Political fatigue is something a lot of Mexicans are familiar with.

President Vicente Fox’s rise to power in the year 2000 – after 70 years of Institutional Revolutionary Party (PRI) rule – was attributed in large part to a vast majority of the population being fed up with traditional demagogy and falling easily for an eccentric, foul-mouthed and populist character from the periphery.

“Fox’s discourse was exotic and rude, and he offered unreal promises just like Donald Trump,” said Javier Urbano, coordinator of the master’s program in Migratory Issues at the Universidad Iberoamericana. “And yet people here liked this eccentricity and rudeness.”

A different type of Trump fans are those hard-line Mexicans who believe people who break the law should pay — in Mexico 98 percent of crimes go unpunished, according to the Global Impunity Index created by Las Américas University Puebla and the Citizen Council to Public Security.

In their view, fellow Mexicans who cross the border without papers are simply breaking the law. “It is the outlook of those who want the law to come down hard on people who break the norms, in this case, migrants,” Urbano said.

“Also, in this way they can justify the national policy toward Central Americans who go through here,” he said, referring to Mexico’s tough policy on migrants crossing their territory illegally on their way to the U.S. — they are quickly expelled.

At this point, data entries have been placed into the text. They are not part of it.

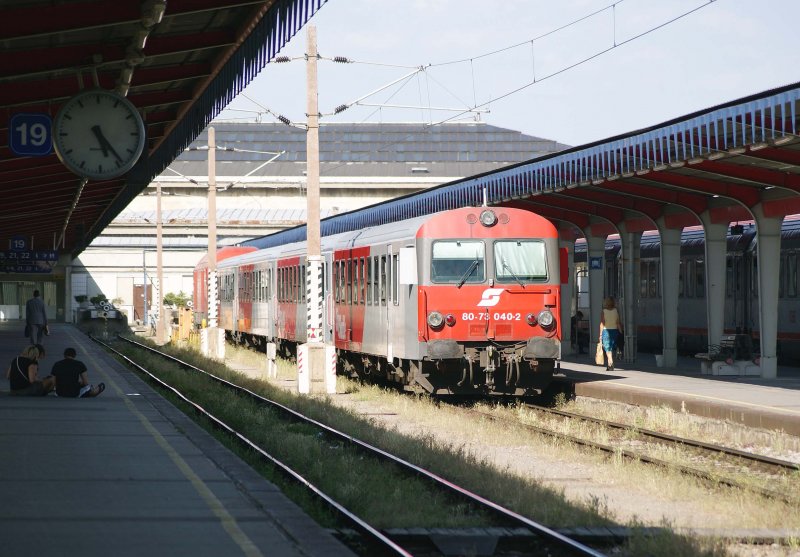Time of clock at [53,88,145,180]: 5:23
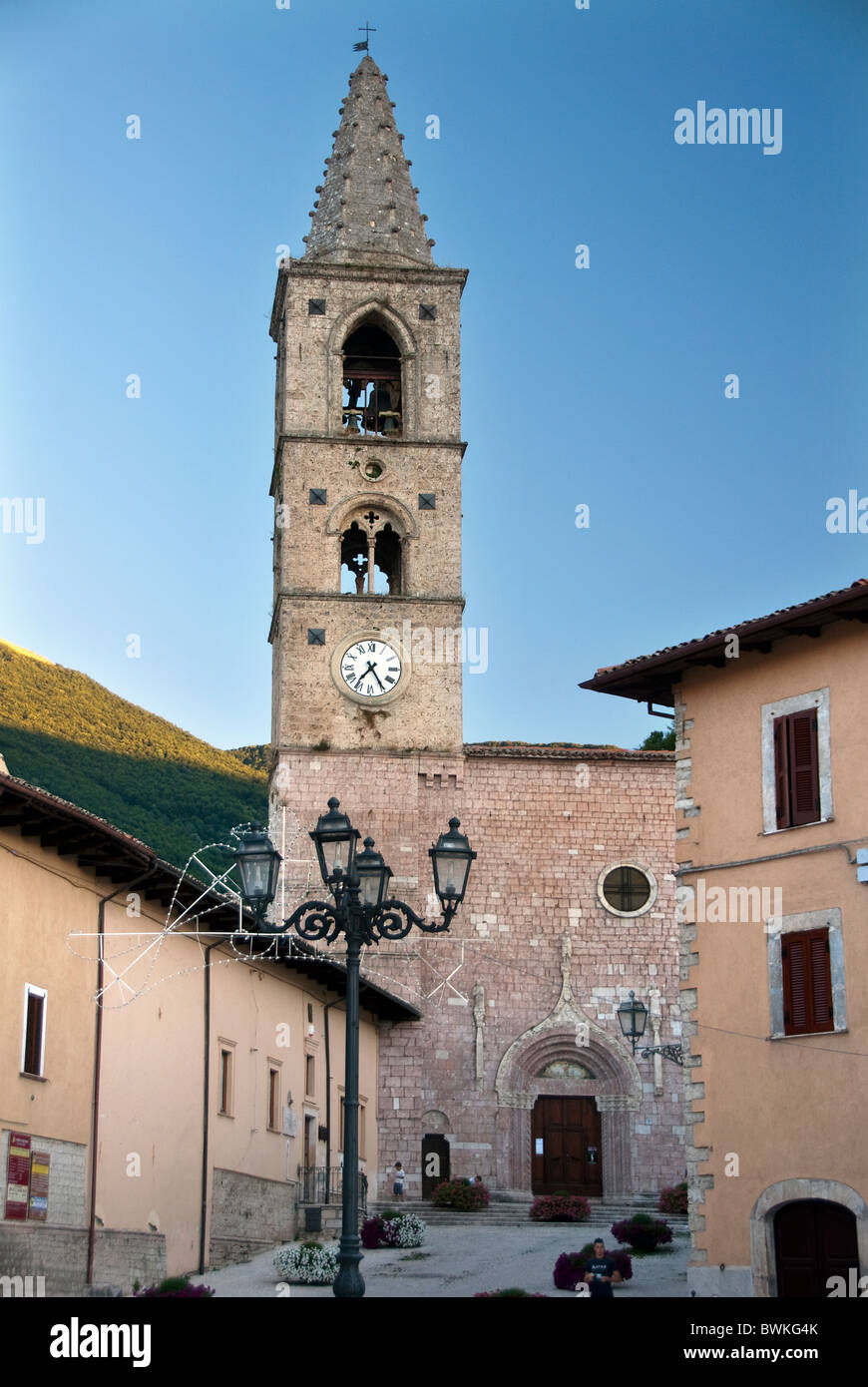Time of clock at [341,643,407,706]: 7:24
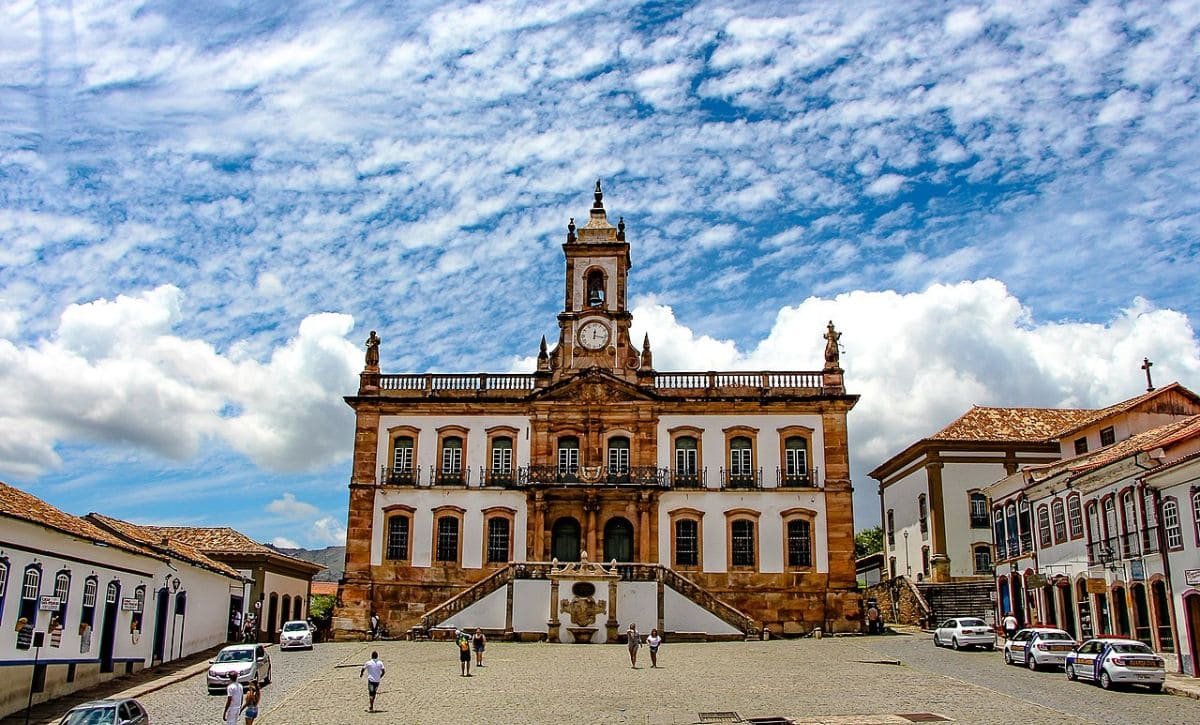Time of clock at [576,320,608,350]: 12:16
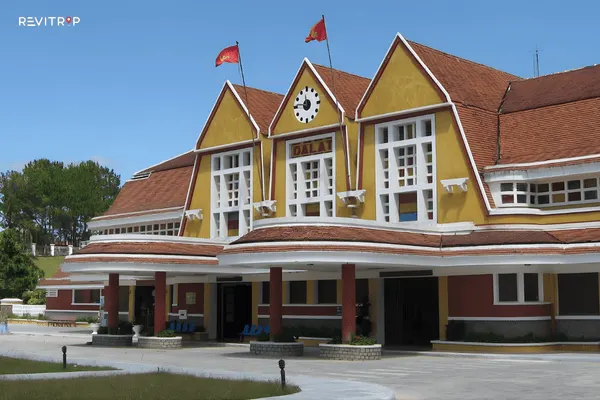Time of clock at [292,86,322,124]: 11:46
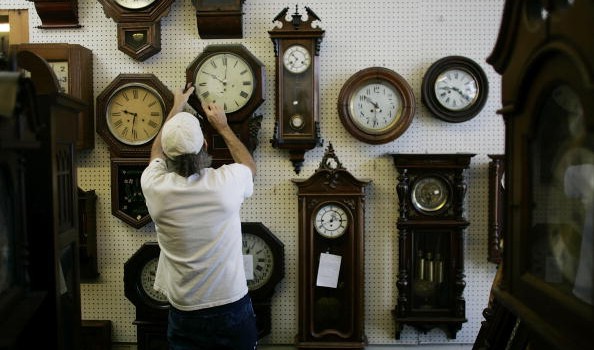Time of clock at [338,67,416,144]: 10:31
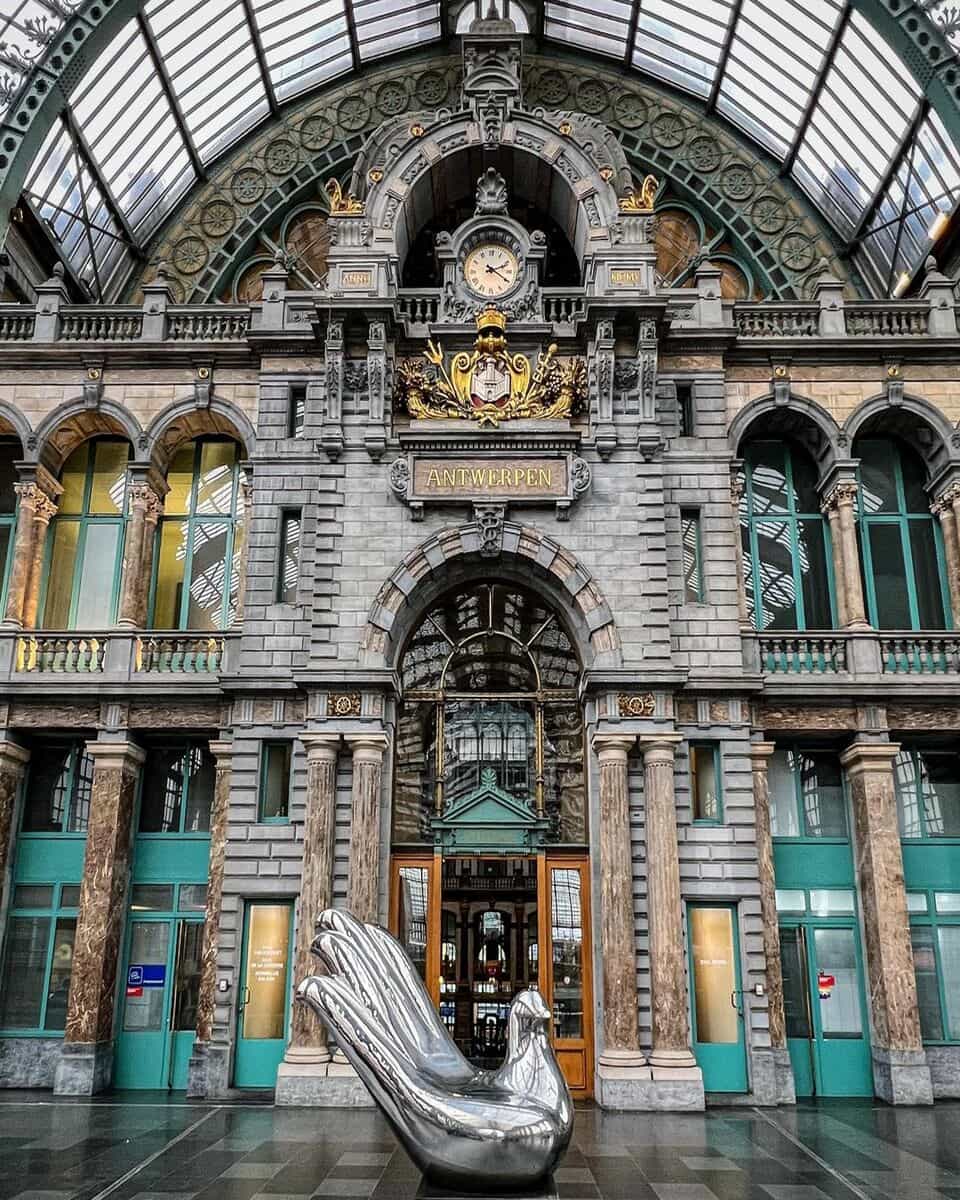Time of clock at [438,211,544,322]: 2:21
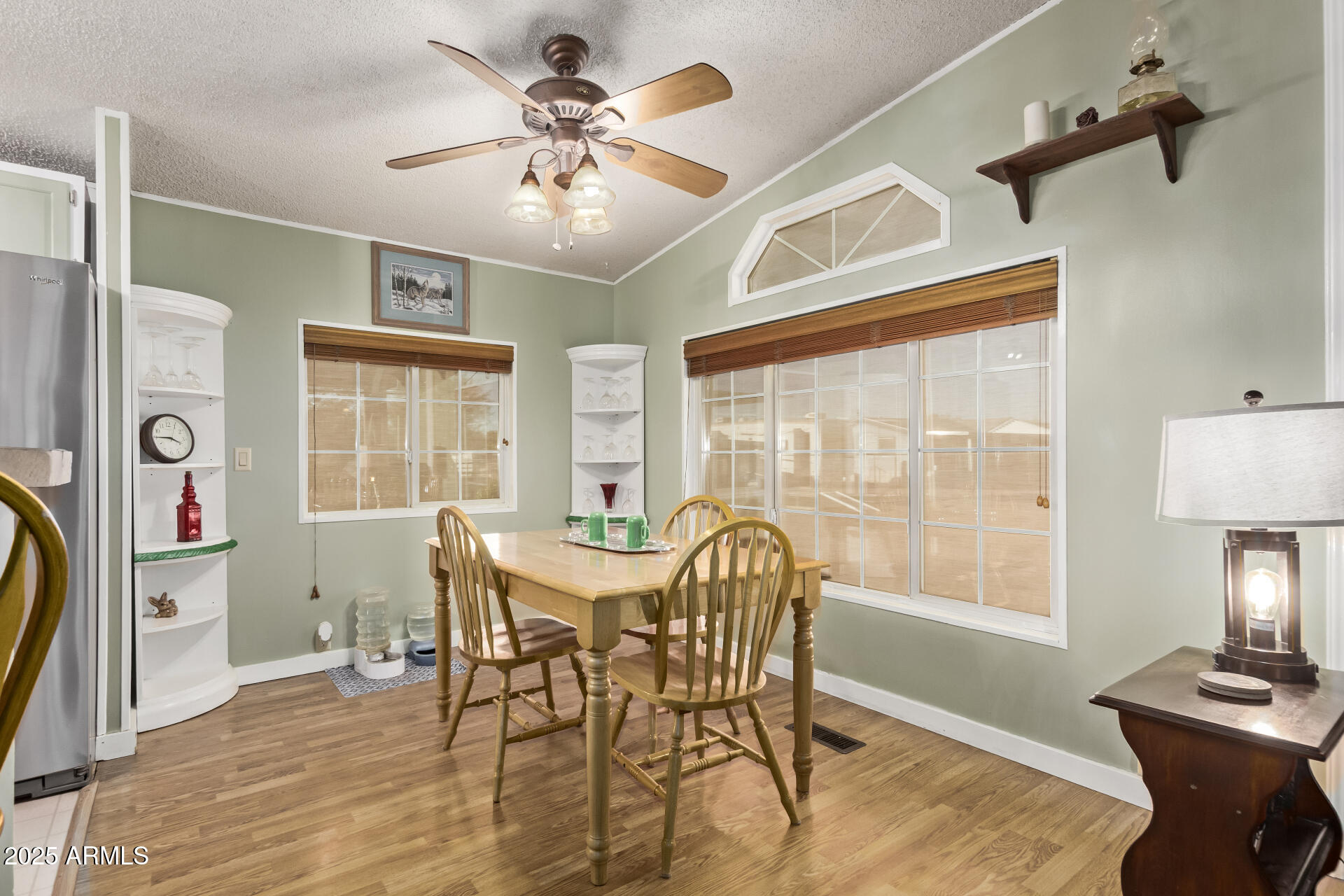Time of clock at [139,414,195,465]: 3:45
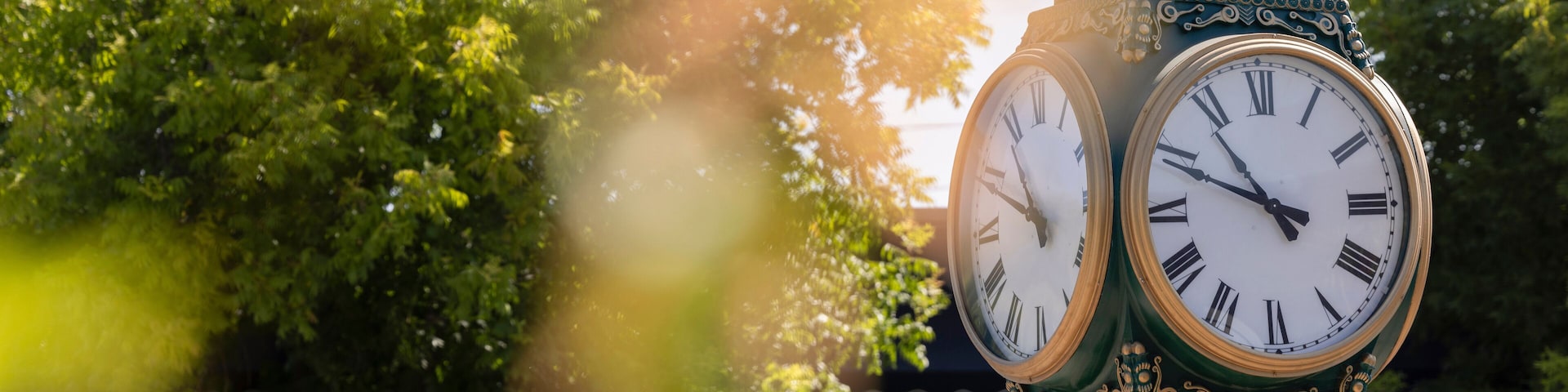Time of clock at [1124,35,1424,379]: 10:48
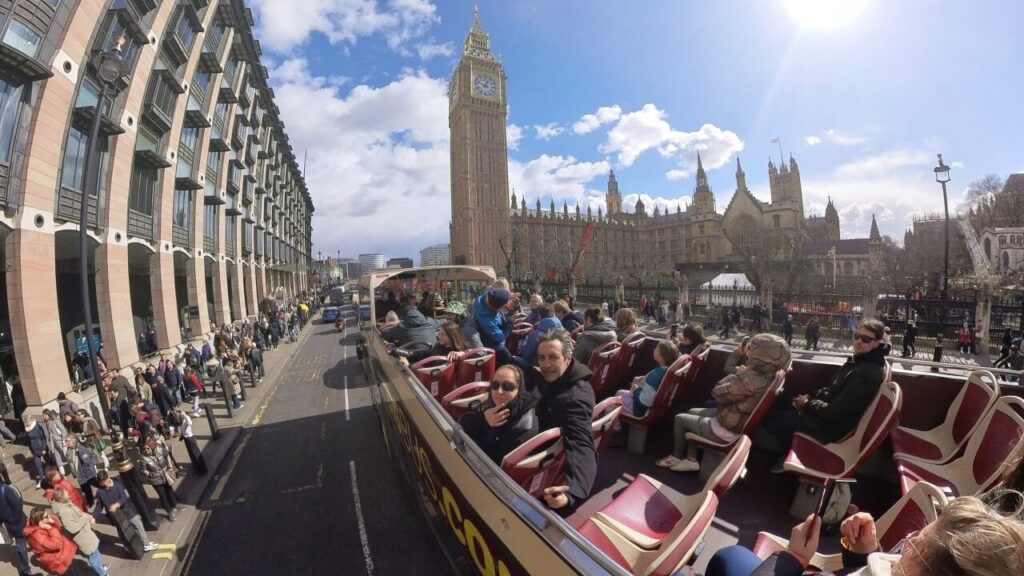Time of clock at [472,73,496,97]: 12:48
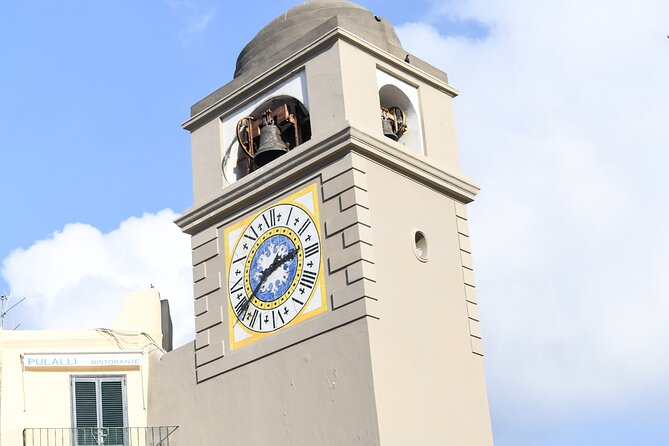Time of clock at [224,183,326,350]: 2:38
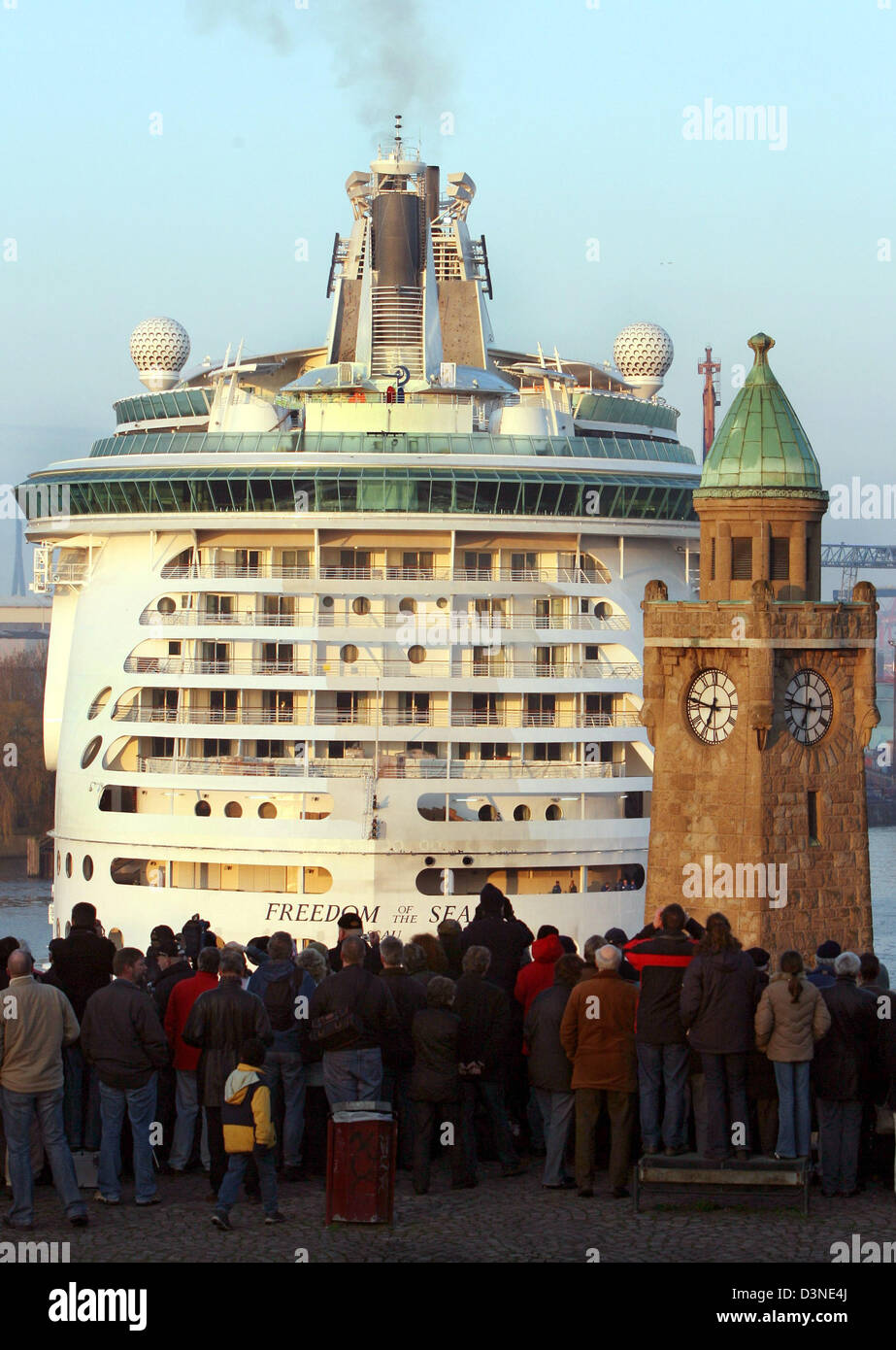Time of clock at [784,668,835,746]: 6:47
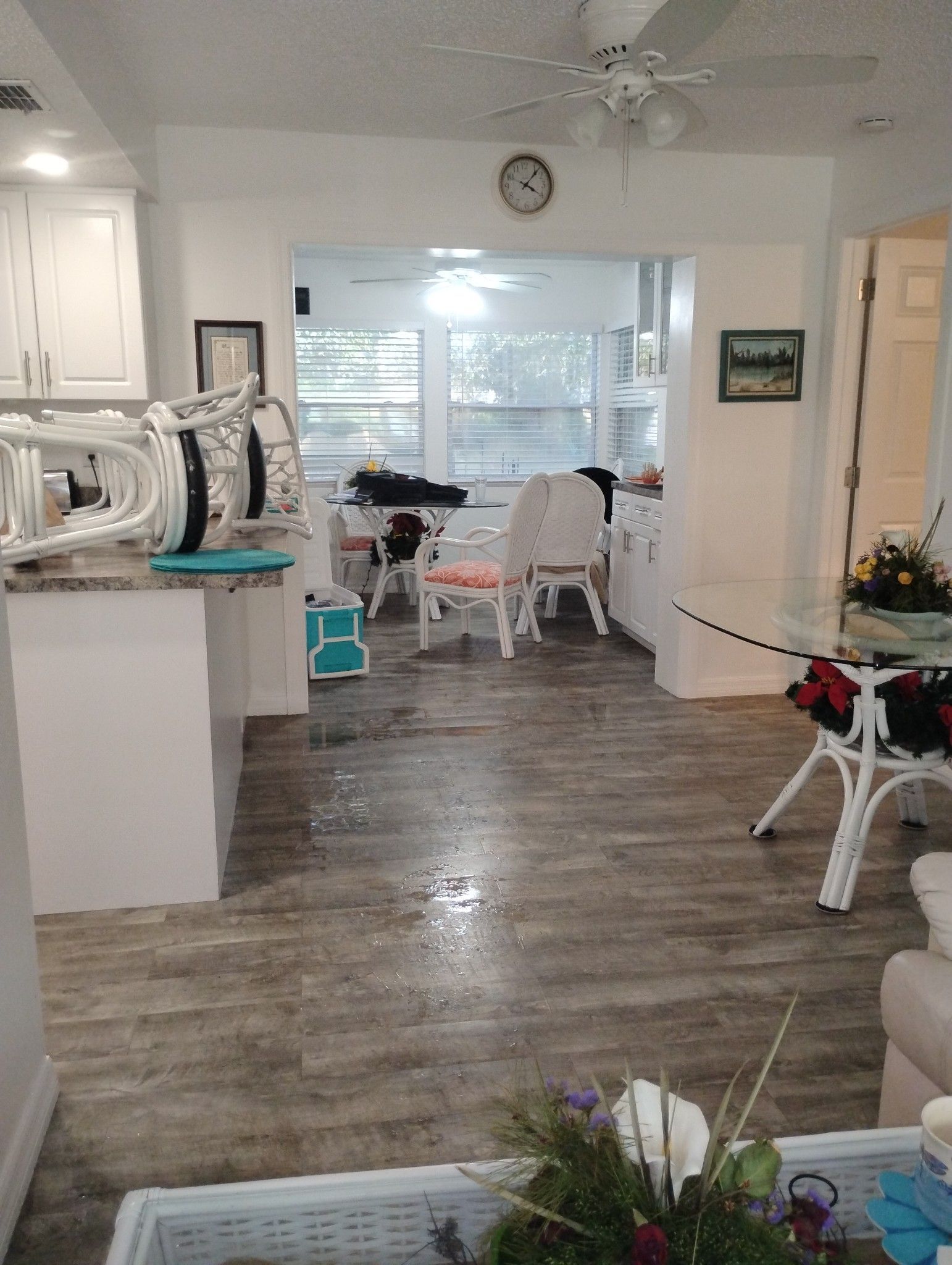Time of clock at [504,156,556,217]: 4:07
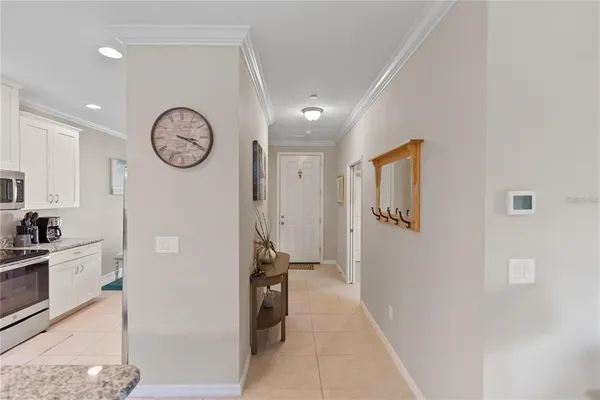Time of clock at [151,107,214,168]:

Then there are those who openly dislike the billionaire candidate and his ways, yet believe a Trump presidency is, at this point, inevitable. Of them is governor of Nuevo León, Jamie Rodríguez, who a few weeks ago said his money is on the real estate mogul.

"I made a bet ... I said that Trump's going to win," Rodriguez said the day after Trump's main rival for the Republican nomination, Ted Cruz, dropped out of the race. "What's Trump doing? He's taking advantage of the anger. The whole world says Trump is mad; that's what they said about me," he said, drawing a comparison between the two.

Gardenia Mendoza is a freelance reporter in Mexico City.